Give the curious 1997 album Jennifer Batten’s Tribal Rage: Momentum an attentive listen.
19. Nancy Wilson
If you know classic rock, you know Nancy Wilson, the instrumental powerhouse of Heart, whose riffs were inscribed with a dizzying vitality and forceful vigor.
The Wilson sisters renovated the expectations of seventies rock, and Heart was responsible for some of the most seductively dynamic and overtly stadium-friendly anthems of the generation.
She played nicely with acoustic and electric guitar, and her arrangements were rhythmically unrestrained, with an unwavering focus that emerged in the chaos of alluring vocals and rapacious riffs.
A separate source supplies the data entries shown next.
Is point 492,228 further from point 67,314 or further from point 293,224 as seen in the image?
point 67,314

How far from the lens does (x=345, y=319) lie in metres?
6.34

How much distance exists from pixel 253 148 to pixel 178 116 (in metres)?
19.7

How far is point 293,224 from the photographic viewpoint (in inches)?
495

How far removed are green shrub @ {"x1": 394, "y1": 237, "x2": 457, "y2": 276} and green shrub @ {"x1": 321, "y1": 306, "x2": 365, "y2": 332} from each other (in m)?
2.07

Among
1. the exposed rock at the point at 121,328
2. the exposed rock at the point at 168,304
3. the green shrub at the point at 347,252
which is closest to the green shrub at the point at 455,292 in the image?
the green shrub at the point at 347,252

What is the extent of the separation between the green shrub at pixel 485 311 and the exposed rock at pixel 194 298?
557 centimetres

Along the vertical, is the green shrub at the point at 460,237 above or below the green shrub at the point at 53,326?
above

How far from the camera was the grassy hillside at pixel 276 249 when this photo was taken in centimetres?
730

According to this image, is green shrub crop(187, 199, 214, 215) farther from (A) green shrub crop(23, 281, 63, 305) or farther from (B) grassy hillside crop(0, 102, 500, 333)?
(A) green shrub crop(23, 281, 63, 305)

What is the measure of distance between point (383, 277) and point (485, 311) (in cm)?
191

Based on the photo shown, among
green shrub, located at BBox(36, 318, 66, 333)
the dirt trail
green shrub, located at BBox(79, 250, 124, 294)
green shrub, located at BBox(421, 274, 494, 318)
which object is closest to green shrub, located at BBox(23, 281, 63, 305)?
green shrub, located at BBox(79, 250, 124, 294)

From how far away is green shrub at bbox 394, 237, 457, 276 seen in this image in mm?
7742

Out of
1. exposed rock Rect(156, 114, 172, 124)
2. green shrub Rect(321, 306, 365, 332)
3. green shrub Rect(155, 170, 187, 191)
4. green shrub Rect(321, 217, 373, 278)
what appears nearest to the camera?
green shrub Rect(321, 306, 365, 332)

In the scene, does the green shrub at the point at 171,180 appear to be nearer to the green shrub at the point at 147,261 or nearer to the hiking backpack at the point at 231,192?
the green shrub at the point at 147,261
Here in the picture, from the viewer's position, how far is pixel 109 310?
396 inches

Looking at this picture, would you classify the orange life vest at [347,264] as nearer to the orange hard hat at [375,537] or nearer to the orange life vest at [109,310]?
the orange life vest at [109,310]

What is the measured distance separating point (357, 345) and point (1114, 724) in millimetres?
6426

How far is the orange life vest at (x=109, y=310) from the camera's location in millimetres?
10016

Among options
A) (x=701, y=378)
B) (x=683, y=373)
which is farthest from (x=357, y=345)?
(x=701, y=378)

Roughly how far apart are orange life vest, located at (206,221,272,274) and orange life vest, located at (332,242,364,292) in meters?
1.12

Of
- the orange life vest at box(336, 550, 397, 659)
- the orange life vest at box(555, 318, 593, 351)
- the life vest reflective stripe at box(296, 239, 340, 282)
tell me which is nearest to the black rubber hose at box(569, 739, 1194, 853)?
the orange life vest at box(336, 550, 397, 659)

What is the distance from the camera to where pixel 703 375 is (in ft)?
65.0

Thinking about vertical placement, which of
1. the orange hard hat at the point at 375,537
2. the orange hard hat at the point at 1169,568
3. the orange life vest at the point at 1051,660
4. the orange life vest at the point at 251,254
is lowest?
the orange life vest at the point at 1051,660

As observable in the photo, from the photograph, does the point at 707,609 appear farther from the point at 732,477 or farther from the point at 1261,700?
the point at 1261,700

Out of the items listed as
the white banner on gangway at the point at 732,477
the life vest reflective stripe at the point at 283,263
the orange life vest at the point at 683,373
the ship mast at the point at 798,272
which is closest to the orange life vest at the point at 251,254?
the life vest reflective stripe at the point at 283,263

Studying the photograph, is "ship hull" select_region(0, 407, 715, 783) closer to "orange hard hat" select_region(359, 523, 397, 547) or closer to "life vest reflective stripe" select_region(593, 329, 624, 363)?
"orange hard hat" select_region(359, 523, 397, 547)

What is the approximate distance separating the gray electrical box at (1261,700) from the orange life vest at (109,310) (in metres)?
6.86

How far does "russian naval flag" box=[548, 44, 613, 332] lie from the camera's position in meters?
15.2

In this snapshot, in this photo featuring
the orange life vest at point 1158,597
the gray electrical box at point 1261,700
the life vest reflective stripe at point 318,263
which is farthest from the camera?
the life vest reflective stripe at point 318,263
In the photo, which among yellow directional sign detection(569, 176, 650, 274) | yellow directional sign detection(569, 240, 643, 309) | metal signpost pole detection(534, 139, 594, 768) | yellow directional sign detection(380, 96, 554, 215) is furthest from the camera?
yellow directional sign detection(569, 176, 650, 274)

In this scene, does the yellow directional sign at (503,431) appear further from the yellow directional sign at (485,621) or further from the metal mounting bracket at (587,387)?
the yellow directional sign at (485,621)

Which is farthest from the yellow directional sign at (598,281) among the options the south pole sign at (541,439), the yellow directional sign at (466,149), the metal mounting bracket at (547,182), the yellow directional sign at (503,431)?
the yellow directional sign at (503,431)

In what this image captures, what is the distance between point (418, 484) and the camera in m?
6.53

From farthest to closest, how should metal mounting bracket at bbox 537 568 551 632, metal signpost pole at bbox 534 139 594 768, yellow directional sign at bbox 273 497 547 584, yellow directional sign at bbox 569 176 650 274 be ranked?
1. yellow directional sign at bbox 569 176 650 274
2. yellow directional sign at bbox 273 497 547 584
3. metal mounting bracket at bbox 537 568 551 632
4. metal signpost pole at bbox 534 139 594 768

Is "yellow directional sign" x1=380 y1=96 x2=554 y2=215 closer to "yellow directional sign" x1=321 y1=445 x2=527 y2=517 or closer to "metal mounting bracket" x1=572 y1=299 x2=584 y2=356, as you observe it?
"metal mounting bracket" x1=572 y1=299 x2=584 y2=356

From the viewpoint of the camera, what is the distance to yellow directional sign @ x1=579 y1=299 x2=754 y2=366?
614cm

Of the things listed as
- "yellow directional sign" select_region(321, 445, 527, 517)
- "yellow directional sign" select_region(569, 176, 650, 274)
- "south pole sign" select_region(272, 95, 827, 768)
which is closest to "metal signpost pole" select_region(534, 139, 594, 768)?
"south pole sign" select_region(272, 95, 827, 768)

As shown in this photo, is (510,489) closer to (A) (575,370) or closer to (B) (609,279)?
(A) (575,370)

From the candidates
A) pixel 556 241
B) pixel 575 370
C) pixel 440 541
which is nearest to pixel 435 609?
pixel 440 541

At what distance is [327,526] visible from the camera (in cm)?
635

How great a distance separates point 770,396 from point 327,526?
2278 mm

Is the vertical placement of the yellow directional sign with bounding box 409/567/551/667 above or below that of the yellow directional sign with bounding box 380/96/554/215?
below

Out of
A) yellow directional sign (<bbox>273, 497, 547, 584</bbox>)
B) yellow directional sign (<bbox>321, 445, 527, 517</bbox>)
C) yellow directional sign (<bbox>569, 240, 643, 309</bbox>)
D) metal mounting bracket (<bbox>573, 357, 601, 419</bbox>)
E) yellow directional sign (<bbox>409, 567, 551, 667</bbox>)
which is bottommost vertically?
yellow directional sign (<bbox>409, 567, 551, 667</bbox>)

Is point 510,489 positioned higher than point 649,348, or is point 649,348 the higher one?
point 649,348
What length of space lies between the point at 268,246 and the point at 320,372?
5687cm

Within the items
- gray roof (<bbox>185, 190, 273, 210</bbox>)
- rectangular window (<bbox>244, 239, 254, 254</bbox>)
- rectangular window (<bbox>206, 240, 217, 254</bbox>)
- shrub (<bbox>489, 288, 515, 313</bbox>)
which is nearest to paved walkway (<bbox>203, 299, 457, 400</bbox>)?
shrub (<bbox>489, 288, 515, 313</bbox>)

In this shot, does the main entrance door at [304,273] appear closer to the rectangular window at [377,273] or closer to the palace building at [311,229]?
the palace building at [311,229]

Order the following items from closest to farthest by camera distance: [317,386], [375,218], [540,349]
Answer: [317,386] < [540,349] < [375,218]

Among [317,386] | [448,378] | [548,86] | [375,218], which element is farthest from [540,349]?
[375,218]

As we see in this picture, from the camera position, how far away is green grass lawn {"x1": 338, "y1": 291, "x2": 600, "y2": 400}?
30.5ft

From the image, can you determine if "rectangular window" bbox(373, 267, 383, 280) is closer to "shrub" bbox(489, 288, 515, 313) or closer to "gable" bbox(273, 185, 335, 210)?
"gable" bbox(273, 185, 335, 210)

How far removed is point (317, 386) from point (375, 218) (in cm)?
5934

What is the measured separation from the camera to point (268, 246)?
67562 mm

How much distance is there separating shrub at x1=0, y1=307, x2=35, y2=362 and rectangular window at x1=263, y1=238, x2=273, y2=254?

If you listen closely, you can hear a hint of the percussion, unbound and dynamic, in her chords.
20. Nita Strauss
Nita Strauss may not be a household name – despite being ranked first on Guitar World’s “female guitarists you should know” – but considering the rough and tumble circles she runs in, she likely prefers it that way.
She is a metal hellion and she invokes the carnal growls and scathing riffs of early heavyweights like Iron Maiden and Judas Priest, and indeed, she got her start in an all-female Iron Maiden tribute band.
Her preternatural flair for vicious chords and volcanic payoffs garnered her a spot in Alice Cooper’s touring band and is likewise on display in her debut solo album, the aptly named Controlled Chaos.
Strauss will be a name to watch out for all of the hard rock and thrash lovers among us.
Best Female Guitarists of All Time – Final Thoughts
A culture that celebrates, appreciates, and fosters the creative output of female musicians is a culture that will ultimately be nourished and animated by their inclusion.
The female guitarists we have met today are iconoclastic, exploratory, and defiant, but so too are they poetic, insightful, and revelatory.
Go get transcendent – the best in class beckons.